▶ Given passage:
Pepper Potts: Yes, I did. I...I don't know how I could have missed that Christmas present. Is it gonna fit through the door? [more sarcasm and passive-aggressiveness]
Tony Stark: Well actually, uh...it's a good question. I got a team of guys comin' tomorrow, they're gonna blow out that wall.
Pepper Potts: Okay.
Tony Stark: So, uh...tense? Good day?
[Tony walks up behind her and starts massaging her shoulders]
Tony Stark: Ooh shoulders, a little knotty. Naughty girl. I don't wanna harp on this, but did you like the custom rabbit?
Pepper Potts: Did I like it? Tony Stark: Nailed it, right? Pepper Potts: Wow. I appreciate the thought very much. [even more sarcasm and passive-aggressiveness; withholding the validation Tony's seeking]
[Pepper turns to face Tony, she rises from her seat and stands close to him]
Pepper Potts: So why don't you lift up that face mask and give me a kiss? [not only takes control of/manipulates the situation but makes it physical/sexual]
[Tony knocks the metal helmet on his head]
Tony Stark: Huh. Yup, dammit. No can do. You wanna just kiss it on the...
Pepper Potts: Uh-huh.
Tony Stark: The facial slit?
Pepper Potts: Well, why don't I run down to the garage and see if I can't find a crowbar to shimmy that thing open?
Tony Stark: Crowbar. Yeah.
[Pepper starts walking towards Tony's lab]
Tony Stark: Oh, except there's been a...uh...a radiation leak.
Pepper Potts: I'll take my chances.
Tony Stark: That's risky.
[Pepper walks down the stairs to Tony's lab]
Tony Stark: At least let me get you like a Hazmat suit or a Geiger counter or something like that.
[Pepper sees Tony is in fact not in his Iron Man suit, but in the lab exercising as he remotely controls the suit, which follows Pepper into the lab]
Tony Stark: Busted.

▶ Data segment:
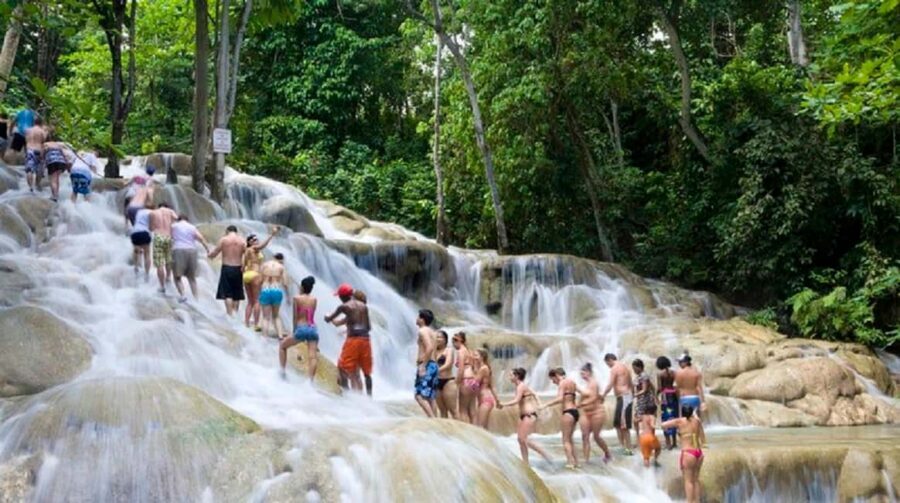 Dunn's River Falls and Bob Marley Mausoleum Tour - From Your Hotel Lobby to Ocho Rios: Getting There Without the Headache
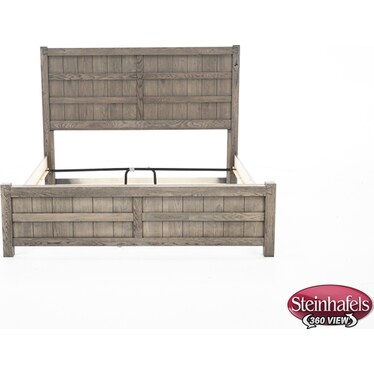 Dovetail King Board & Batten Bed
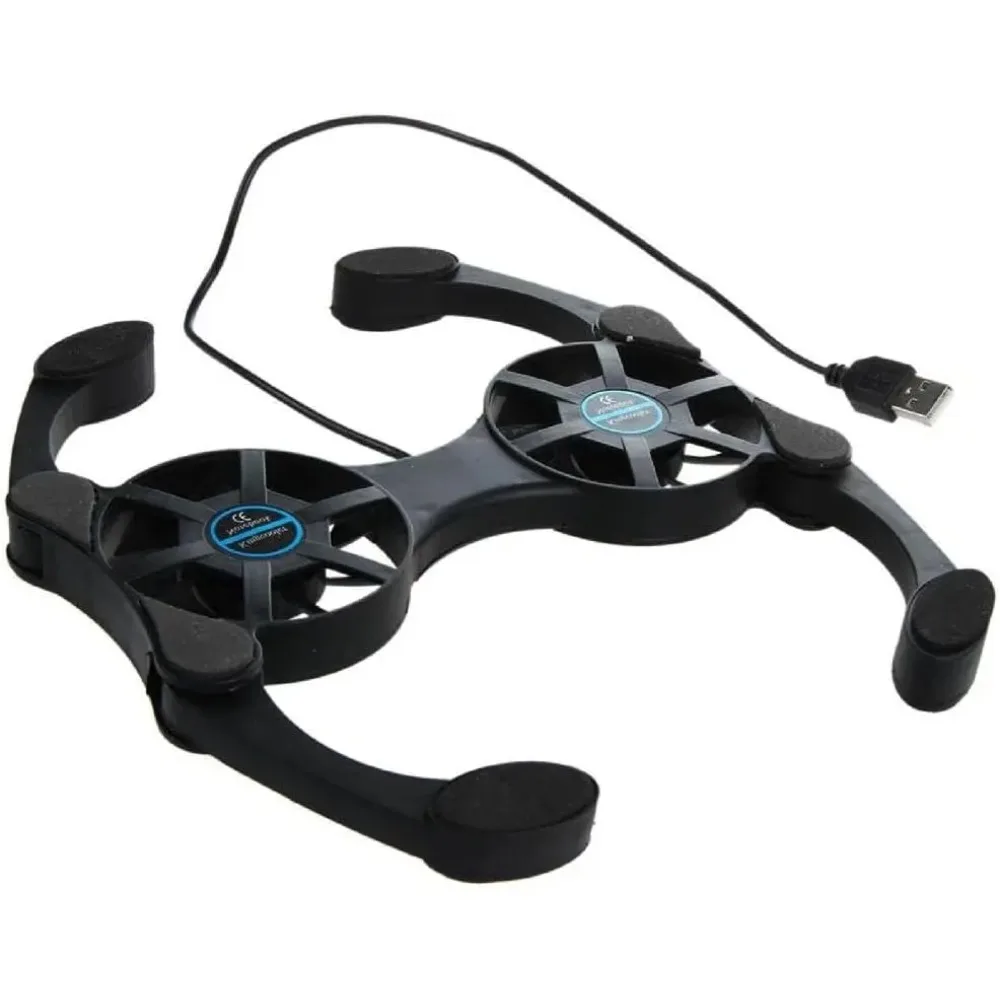 Ultra Slim Laptop Cooling Pad 4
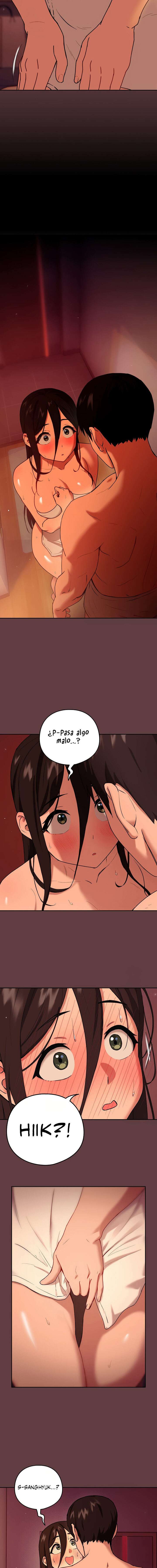 Relaciones amorosas después del trabajo Capítulo 5 - Page 5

▶ Task 1: Write out word for word the part of the script excerpt that opens with the words containing "Pepper Potts: Yes, I" and closes with "the custom rabbit?".
▶ Task 2: List every question that Pepper asks in the script excerpt, quoting each one as it appears.
▶ Task 3:
For each statement, say whether the script excerpt agrees with it. Answer yes or no, and quote the deciding words.
(a) Tony says that a team is coming tomorrow to take out a wall.
(b) Pepper decides not to go to the lab after hearing about the radiation leak.
(c) Tony is wearing his Iron Man suit when Pepper reaches the lab.
Work from the script excerpt alone, without drawing on any outside knowledge.

▶ Solution 1:
Pepper Potts: Yes, I did. I...I don't know how I could have missed that Christmas present. Is it gonna fit through the door? [more sarcasm and passive-aggressiveness]
Tony Stark: Well actually, uh...it's a good question. I got a team of guys comin' tomorrow, they're gonna blow out that wall.
Pepper Potts: Okay.
Tony Stark: So, uh...tense? Good day?
[Tony walks up behind her and starts massaging her shoulders]
Tony Stark: Ooh shoulders, a little knotty. Naughty girl. I don't wanna harp on this, but did you like the custom rabbit?

▶ Solution 2:
Is it gonna fit through the door?
Did I like it?
So why don't you lift up that face mask and give me a kiss?
Well, why don't I run down to the garage and see if I can't find a crowbar to shimmy that thing open?

▶ Solution 3:
(a) Yes: "I got a team of guys comin' tomorrow, they're gonna blow out that wall."
(b) No: "I'll take my chances."
(c) No: "Pepper sees Tony is in fact not in his Iron Man suit, but in the lab exercising as he remotely controls the suit"